SoF uses fairly produced balls in its education project “Fair Play Future”. The Ball 2022/23 will be a fairly produced ball, hand made by our partner the charity Alive and Kicking in Kenya.

We use fairly produced balls in our projects and on all of The Ball’s journeys since 2010. This one, our SDG ball, is made by the charity Alive and Kicking in Kenya.

What is The Ball 2022/23?

The Ball 2022/23 project will focus on climate action, fair play and gender equality. It will encourage individuals and organisations to sign-up and take climate action. Spirit of Football fully recognises the need to promote rapid global action on climate change now. The Ball will use the unifying power of football to assist in responding to this truly One World crisis.

For the first time, The Ball will journey to both the 2022 Men’s FIFA World Cup (Qatar) and onto the 2023 Women’s FIFA World Cup (Australia/New Zealand), covering some 23,000+ km across 23+ countries.

This journey will demonstrate the possibilities and challenges of carbon neutral travel. The Ball will especially target the football community: collecting climate pledges from individuals (fans), organisations (clubs) and governing bodies. It will use these commitments, supported by academic research, training and TV/Film to advocate for the change we urgently need to see.

Our Fair Play Future graffiti designed by youth participants at a SOF Workshop in Dortmund in 2017

People often ask if we have a spare ball, in case we lose the one we are carrying. “No,” we reply, “there is only One Ball and only One World, and we have to look after both of them.” Because of this, “One Ball One World” will be the project title for The Ball 2022/23.

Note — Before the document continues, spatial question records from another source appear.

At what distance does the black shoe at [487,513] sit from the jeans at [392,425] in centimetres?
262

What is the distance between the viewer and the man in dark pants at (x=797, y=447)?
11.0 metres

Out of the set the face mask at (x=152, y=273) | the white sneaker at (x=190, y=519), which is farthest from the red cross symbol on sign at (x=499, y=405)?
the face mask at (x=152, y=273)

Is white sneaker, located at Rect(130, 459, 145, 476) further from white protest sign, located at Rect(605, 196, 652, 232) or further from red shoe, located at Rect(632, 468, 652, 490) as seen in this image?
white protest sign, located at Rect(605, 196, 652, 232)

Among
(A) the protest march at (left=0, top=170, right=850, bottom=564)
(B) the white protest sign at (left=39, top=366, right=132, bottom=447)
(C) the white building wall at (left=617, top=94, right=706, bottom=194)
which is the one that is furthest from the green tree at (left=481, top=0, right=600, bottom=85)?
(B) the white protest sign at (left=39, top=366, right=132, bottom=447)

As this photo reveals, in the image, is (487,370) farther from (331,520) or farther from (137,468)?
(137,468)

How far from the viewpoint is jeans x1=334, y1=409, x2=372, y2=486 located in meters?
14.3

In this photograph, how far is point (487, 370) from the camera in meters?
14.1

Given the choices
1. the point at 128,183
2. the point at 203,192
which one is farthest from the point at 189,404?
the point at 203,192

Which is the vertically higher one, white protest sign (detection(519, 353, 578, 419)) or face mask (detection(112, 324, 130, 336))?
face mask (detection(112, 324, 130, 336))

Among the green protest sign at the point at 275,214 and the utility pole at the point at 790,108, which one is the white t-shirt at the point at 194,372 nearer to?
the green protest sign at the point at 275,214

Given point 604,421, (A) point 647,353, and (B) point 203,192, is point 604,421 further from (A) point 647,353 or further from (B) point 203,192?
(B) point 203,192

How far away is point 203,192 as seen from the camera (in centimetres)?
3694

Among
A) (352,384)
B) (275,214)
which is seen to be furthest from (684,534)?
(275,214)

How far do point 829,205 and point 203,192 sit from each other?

What is the future of The Ball in 2026 and beyond?

The immediate legacy of The Ball 2022/23 Project will be to inform and influence climate action decision making processes in football and sport communities around the world. Especially for both the “United 2026” FIFA Men’s World Cup in Canada/Mexico/USA and the 2027 FIFA Women’s World Cup.

Spirit of Football Germany will transfer learnings from The Ball 2022/23 into its Fair Play Future education curricula, university seminars and business workshops. The Ball will continue to influence and support SOF’s and partners’ national and international humanitarian programmes.